# What exactly is the definition of Bel Canto?



## obwan (Oct 24, 2011)

Would this be an accurate description? (More or less)

A singing style which is characterized by not-so melodic lines using the beauty of the singers' voices to 'pitch' or 'sell' the song to the audience?

I aint sure if this would offend bel canto fans or not, but I consider myself a bel canto fan as well, however the few bel canto operas that I have seen thus far, (Le comte ory, barber of seville, Lucia di Lammermoore, Anna Bolena, Ernani), to be honest, although I highly esteem them, I can't 'recall' a single song from any one of them, save for the obvious Largo al factotum and the sextet from Lucia.

Contrast this to La Boheme or Tosca, or Don Giovanni, I can, at any given moment, hum the tunes to a great many of the songs from those operas. The same might be said for Iphegenie en tauride & Il trovotore (can really only remember the anvil choros) as can be said for bel canto, would these two works be thought of as bel canto also? 

I aint kidding, some of these opera singers are so good, they could sing off-pitch and it would stll sound great. Their vibrato, legato, etc etc is just so amazing they could 'sell' anything as a beautiful song....


How else would you describe bel canto?
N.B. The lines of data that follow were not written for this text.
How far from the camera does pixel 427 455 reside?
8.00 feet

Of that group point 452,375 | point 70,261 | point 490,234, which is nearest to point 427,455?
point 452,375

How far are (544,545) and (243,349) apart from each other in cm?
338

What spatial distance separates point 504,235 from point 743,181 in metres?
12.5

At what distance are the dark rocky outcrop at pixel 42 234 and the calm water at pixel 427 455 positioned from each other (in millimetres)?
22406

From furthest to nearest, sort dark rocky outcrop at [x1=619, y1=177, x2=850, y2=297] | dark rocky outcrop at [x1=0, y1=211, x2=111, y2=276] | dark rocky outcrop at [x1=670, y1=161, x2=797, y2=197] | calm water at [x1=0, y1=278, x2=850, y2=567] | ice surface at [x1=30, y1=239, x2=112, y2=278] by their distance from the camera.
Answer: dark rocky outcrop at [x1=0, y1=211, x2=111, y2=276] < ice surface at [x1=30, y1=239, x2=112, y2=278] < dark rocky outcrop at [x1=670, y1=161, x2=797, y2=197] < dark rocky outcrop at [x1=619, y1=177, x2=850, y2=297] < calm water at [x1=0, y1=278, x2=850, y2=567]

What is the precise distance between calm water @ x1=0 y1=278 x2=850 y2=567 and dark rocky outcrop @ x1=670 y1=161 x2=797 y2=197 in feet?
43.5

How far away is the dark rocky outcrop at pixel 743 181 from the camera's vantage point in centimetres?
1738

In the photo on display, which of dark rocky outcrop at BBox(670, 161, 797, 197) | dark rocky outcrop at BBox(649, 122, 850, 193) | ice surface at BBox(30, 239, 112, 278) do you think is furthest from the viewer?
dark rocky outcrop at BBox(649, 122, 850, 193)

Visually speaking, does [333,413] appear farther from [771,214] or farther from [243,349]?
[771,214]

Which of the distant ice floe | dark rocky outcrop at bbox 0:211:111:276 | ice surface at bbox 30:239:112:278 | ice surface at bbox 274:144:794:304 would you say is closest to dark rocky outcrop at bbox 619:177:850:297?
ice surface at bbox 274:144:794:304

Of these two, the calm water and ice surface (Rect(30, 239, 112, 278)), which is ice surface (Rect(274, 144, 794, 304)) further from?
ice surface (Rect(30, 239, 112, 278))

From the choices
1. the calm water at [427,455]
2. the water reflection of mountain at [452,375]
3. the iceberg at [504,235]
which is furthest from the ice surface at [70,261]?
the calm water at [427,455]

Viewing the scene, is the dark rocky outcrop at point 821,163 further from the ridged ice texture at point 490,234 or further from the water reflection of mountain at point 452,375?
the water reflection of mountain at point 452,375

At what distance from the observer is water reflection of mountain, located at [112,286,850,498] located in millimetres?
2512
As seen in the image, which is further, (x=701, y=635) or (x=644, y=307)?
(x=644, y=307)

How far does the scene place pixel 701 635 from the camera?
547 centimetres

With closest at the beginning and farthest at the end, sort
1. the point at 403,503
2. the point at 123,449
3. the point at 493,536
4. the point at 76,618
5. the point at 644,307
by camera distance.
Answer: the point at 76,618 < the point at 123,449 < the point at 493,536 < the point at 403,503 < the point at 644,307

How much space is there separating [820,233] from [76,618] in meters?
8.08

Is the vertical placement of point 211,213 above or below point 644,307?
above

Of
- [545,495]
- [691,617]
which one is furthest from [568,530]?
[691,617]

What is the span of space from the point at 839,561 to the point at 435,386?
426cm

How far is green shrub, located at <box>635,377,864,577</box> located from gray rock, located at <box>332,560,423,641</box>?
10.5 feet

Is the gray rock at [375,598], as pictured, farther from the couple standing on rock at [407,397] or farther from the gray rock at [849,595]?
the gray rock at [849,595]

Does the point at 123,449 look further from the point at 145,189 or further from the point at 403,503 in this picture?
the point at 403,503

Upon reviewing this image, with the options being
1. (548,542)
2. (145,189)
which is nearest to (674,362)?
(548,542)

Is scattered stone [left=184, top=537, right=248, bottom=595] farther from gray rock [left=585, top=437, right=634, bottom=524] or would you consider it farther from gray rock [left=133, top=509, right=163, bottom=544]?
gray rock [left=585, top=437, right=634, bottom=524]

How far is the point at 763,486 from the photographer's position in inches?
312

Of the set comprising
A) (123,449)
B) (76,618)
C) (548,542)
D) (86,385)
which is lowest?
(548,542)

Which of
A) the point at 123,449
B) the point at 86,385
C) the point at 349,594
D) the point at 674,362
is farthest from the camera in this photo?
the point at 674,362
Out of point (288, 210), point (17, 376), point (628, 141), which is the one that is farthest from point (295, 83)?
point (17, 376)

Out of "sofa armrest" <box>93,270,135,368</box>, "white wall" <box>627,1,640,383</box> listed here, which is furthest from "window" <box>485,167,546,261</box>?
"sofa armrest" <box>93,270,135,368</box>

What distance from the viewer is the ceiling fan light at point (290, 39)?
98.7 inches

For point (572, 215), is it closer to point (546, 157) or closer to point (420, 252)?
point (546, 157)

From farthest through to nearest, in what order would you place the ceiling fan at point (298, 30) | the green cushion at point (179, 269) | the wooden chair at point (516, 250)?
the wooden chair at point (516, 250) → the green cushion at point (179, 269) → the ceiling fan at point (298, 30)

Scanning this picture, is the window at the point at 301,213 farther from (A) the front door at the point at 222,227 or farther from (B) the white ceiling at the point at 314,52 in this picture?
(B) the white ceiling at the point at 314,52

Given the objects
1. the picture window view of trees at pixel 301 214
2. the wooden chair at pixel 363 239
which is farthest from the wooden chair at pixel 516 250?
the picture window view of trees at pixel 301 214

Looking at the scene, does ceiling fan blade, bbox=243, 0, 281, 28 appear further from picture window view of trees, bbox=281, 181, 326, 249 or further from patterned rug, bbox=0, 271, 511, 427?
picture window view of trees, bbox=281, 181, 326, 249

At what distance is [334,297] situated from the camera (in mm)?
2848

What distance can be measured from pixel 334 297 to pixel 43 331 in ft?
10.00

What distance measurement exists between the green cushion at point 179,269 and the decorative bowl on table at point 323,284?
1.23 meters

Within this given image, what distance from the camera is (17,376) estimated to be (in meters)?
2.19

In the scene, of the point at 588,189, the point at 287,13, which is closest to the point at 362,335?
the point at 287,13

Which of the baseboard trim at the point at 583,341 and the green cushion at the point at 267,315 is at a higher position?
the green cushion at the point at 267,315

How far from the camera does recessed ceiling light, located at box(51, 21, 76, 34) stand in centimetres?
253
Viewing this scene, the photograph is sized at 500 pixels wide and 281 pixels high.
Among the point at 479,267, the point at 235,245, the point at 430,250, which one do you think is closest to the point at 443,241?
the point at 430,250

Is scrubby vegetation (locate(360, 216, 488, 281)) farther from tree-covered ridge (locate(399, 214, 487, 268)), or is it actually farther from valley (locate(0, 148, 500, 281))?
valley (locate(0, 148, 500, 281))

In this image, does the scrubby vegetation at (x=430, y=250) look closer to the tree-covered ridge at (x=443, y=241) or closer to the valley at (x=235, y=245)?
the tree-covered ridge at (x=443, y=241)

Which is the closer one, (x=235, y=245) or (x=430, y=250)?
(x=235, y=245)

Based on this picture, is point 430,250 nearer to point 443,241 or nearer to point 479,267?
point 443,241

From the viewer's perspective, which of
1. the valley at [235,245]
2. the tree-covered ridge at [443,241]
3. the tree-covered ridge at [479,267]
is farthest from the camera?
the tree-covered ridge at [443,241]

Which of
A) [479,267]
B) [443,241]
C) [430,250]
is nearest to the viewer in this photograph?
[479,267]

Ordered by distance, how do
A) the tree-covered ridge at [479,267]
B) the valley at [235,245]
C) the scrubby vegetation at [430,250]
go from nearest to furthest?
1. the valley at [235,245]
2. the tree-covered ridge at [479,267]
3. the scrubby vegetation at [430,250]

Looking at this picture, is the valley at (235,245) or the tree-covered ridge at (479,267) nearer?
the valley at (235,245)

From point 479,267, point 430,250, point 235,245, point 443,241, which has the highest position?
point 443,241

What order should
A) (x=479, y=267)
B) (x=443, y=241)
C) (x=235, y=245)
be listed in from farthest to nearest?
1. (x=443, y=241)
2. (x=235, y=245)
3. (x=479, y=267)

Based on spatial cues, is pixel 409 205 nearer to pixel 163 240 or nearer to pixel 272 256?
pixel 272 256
Wikipedia isn't much help on this one.


----------



## moody (Nov 5, 2011)

We had a thread on this---Bel Canto Question---and I answered it in great detail, have a look.


----------



## Lunasong (Mar 15, 2011)

http://www.talkclassical.com/16588-bel-canto-question.html


----------



## obwan (Oct 24, 2011)

Well that still doesn't touch on the style of 'bel canto' opera, more limited to 'bel canto' singing.

Is there a stylistic difference between the operas of Rossini & Donizetti between other operas, apart from just requiring very skilled singers?


----------



## PetrB (Feb 28, 2012)

Bel Canto = beautiful singing.

The issue about quality of singing where beauty of tone and beauty of voice overrides any concern for diction, or more realistic ('Verismo') concerns of coloring the voice with the text and dramatic content.

Now, go to that older thread, I think


----------



## obwan (Oct 24, 2011)

so Philip Glass, would be considered bel canto, as long as it had good singers singing it, as beautifully as they could?


----------



## moody (Nov 5, 2011)

obwan said:


> Well that still doesn't touch on the style of 'bel canto' opera, more limited to 'bel canto' singing.
> 
> Is there a stylistic difference between the operas of Rossini & Donizetti between other operas, apart from just requiring very skilled singers?


That's because bel canto desribes singing, I don't believe it describes the opera.


----------



## obwan (Oct 24, 2011)

Well I've always heard Rossini, Bellini & Donizetti described as great 'Bel Canto' composers.


----------



## Lunasong (Mar 15, 2011)

I am the source of links...
http://www.talkclassical.com/10411-whos-your-favourite-bel.html


----------



## CountessAdele (Aug 25, 2011)

Maybe I'm off base but I thought that coloratura or flexibility and speed were halmarks of the bel canto style. Rossini, Bellini, and Donizetti tended to write opera's with lots of rapid coloratura, so bel canto...right? But a role can have some coloratura without it being a 'bel canto role'...right?


----------



## moody (Nov 5, 2011)

obwan said:


> Well I've always heard Rossini, Bellini & Donizetti described as great 'Bel Canto' composers.


Yes because they must be sung in the bel canto style by singers capable of doing so.


----------



## MattExcell (Jun 15, 2011)

obwan said:


> the few bel canto operas that I have seen thus far, (Le comte ory, barber of seville, Lucia di Lammermoore, Anna Bolena, Ernani), to be honest, although I highly esteem them, I can't 'recall' a single song from any one of them, save for the obvious Largo al factotum and the sextet from Lucia.
> 
> Contrast this to La Boheme or Tosca, or Don Giovanni, I can, at any given moment, hum the tunes to a great many of the songs from those operas. The same might be said for Iphegenie en tauride & Il trovotore (can really only remember the anvil choros) as can be said for bel canto, would these two works be thought of as bel canto also?


I thought the Wikipedia article did a decent job of discussing the technical aspects of bel canto technique, but I'm interested in the above observation.

I find it rare that I instantly pick up a "hum-able" tune from any opera on first listening, but I certainly wouldn't apply this specifically to bel canto. I think it might take more listens to pick up all of the nuances of a bel canto piece. This could be because I find that individual bel canto components tend to be longer than equivalent Mozart, Verdi or Puccini extracts, but inevitably with ornamentation that is improvised differently by individual artists, the ornamentation of one artist may not be as memorable as that by another.

As an anecdotal example, I didn't like large swathes of Lucia, when listening to interpretations by Diana Damrau and Natalie Dessay (normally favourites of mine), but found the same tunes came alive when I heard Beverley Sills interpretation with different ornamentation.

I don't necessarily think bel canto tunes are necessarily harder to get into your head than others however. Ah! mes amis...Pour mon ames from La Fille du Regiment was in my head long before I even got to the thrilling sequence of high C's at the end of my first listen through.


----------



## Barelytenor (Nov 19, 2011)

Easy. It's the opposite of Can Belto.


----------



## moody (Nov 5, 2011)

Barelytenor said:


> Easy. It's the opposite of Can Belto.


Boy, that's an old one!!


----------